Так старый дуб, железно-прочный, неохватный, передает все соки жизни молодому по страшно мощной общей корневой системе, которую он, старый, сам и бился годами под землей развить, умножить, разрастить. И нарастают клейкие зеленые листочки на молодых ветвях вознесшегося кроной к небу нового владыки, а старый царь стоит сухим и голым — столетиями надежно закрывавший молодого от ветров… ты будешь править миром, а он… а он… — Камлаев отстранился и изловчился не подумать «этого».
3
Наутро отец вышел к завтраку до кости выбритым красавцем-генералом: рубашка — эталон крахмальной белизны, широкий подбородок каменеет неприступно, в лице — одна, пожалуй, только крепкая досада на то, что отдаешь впустую время, уступая начавшейся болезни, в угоду ей и против воли прерывая свою работу; мать за столом усильно щурилась, как будто стала близорукой, как будто позабыла названия самых близких и простых вещей: солонки, «бородинского», ножей, шипящей, пузырящейся глазуньи, оливок, ветчины, часов, схвативших золотой цепочкой запястье… что ей сказал отец? сказал хоть что-то?.. а впрочем, надо ли отцу ей говорить хоть слово? Ведь между ними не бывает тишины — должно было за четверть века возникнуть между ними и возникло что-то такое… ну… как у собак, дельфинов… вот это понимание бессловесное, способность безотказная почуять, когда плохо… она сама смеялась, говорила, что что-то ей такое отец во время операции удалил, так, что остались только безусловные рефлексы: «бегу на свист», угадывала, знала, что через пять минут отец заерзает ключом в замке — когда бы ни пришел, откуда бы ни прилетел средь ночи; «иди встречай отца» — «да где он? где?» — Камлаев в детстве поражался, как может быть такое: отец еще не появился во дворе из-за угла, а мать уже, уже его увидела.
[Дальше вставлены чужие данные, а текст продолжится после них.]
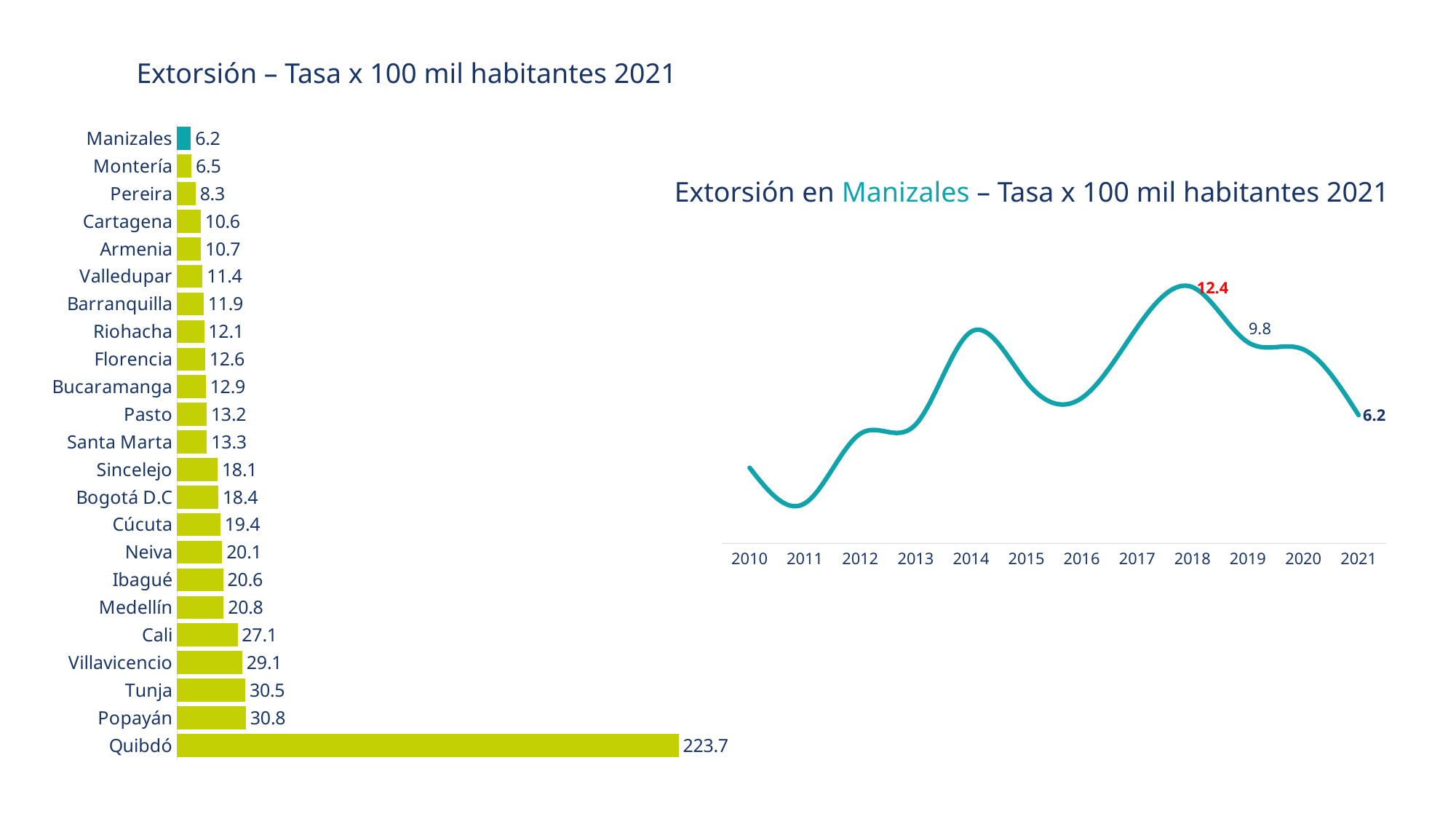
In the bar chart 'Extorsión – Tasa x 100 mil habitantes 2021', what is the value for Bogotá D.C? 18.4 What kind of chart is the chart on the left of the slide? Bar chart In the bar chart 'Extorsión – Tasa x 100 mil habitantes 2021', which is larger, the value for Medellín or the value for Cúcuta? Medellín In the bar chart 'Extorsión – Tasa x 100 mil habitantes 2021', which city has the highest value? Quibdó In the bar chart 'Extorsión – Tasa x 100 mil habitantes 2021', what is the difference between the values for Quibdó and Popayán? 192.9 In the line chart 'Extorsión en Manizales – Tasa x 100 mil habitantes 2021', what is the value for 2018? 12.4 In the bar chart 'Extorsión – Tasa x 100 mil habitantes 2021', what is the value for Cali? 27.1 In the bar chart 'Extorsión – Tasa x 100 mil habitantes 2021', which city has the lowest value? Manizales How many cities are shown in the bar chart 'Extorsión – Tasa x 100 mil habitantes 2021'? 23 In the line chart 'Extorsión en Manizales – Tasa x 100 mil habitantes 2021', do the values rise or fall from 2018 to 2021? Fall In the line chart 'Extorsión en Manizales – Tasa x 100 mil habitantes 2021', what is the value for 2019? 9.8 In the line chart 'Extorsión en Manizales – Tasa x 100 mil habitantes 2021', what is the difference between the values for 2018 and 2021? 6.2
Покончив с чаем, отец не стал сидеть по русскому обычаю (прощаться со стенами, с домом — и правильно… зачем?… ведь не на Северный же полюс, не на каторгу), тяжелая рука его, лежавшая недвижно, ожила, скользнула по столешнице по направлению к узкой, длиннопалой маминой ладони, ее накрыла будто бабочку, смиряя, стеснив биение, и, быстро сжав, не повредив, погрев мгновение, оставив память в пальцах, отпустила — он с ней прощался так всегда и ничего сегодня не добавил к ритуалу.
На Эдисона глянул коротко — с неистребимым крепким и спокойным любованием, с оттенком гордости, неверия в то же время, что вот он, сын… с каким смотрел, когда Камлаев был еще ребенком (со временем ушло из взгляда умиление, осталась только гордость силой своей крови, проводящей вдоль времени родовые черты), поцеловал в макушку Лельку, и что-то дернулось почти неуловимо в его лице, что-то такое проступило… несвойственно плаксивое… усилие подавить рванувшееся хныканье… или Камлаеву все это только померещилось? И, перекинув через руку твидовый пиджак, пошел как в гору с тяжело нагруженным заплечным мешком, целенаправленно, весомо-крепко.
Камлаев глядел ему в спину, не в силах будто вынырнуть из-под запрета двигаться и жить своей отдельной, самостоятельной жизнью: любое, самое простое телодвижение сделалось неправомочным, так, будто, собственное тело, сто девяносто сантиметров и восемьдесят восемь килограммов костей и мускулов, ему, Камлаеву, всецело больше не принадлежало, — вот эти бицепсы и шея шире плеч, вот эти пальцы, сочащиеся музыкальным веществом, которое он должен без остатка скормить крикливой стае деревянных клавиш, вот эти ноги, да, которым не терпелось пуститься в пляс, пройти с мячом по краю, выкрутив защитникам хребты, убрать, подсечь, навесить, ринуться в пустующую зону и, извернувшись так, как будто нет в нем ни единой целой косточки, достать носком ли, пяткой уходящий, подправить, перебросить через вратаря… будто бы мир накрыли крышкой, как кастрюлю, надвинулась и опустилась со скучной неумолимостью безличная тупая нерассуждающая сила и не давала распрямиться, оторваться, запорхать.
4
Снег повалил в этом году негаданно, до противоестественности рано: начало октября, все еще сочно, зелено, свежо, дороги пышно, словно перед царским поездом, засыпаны цветными и гладкими листьями кленов; еще вчера над головой стояла насыщенная синь без дна, еще вчера по-матерински щедро мир был наполнен солнечным теплом и теплый ветер ударял в лицо, в свободно дышащую грудь под тонкой рубашкой, и вдруг — нахмурилось, нахмарилось, над головой стало скучно и давяще пусто, такая там простерлась на много сотен километров ввысь лишенная всех свойств, пустая глухота.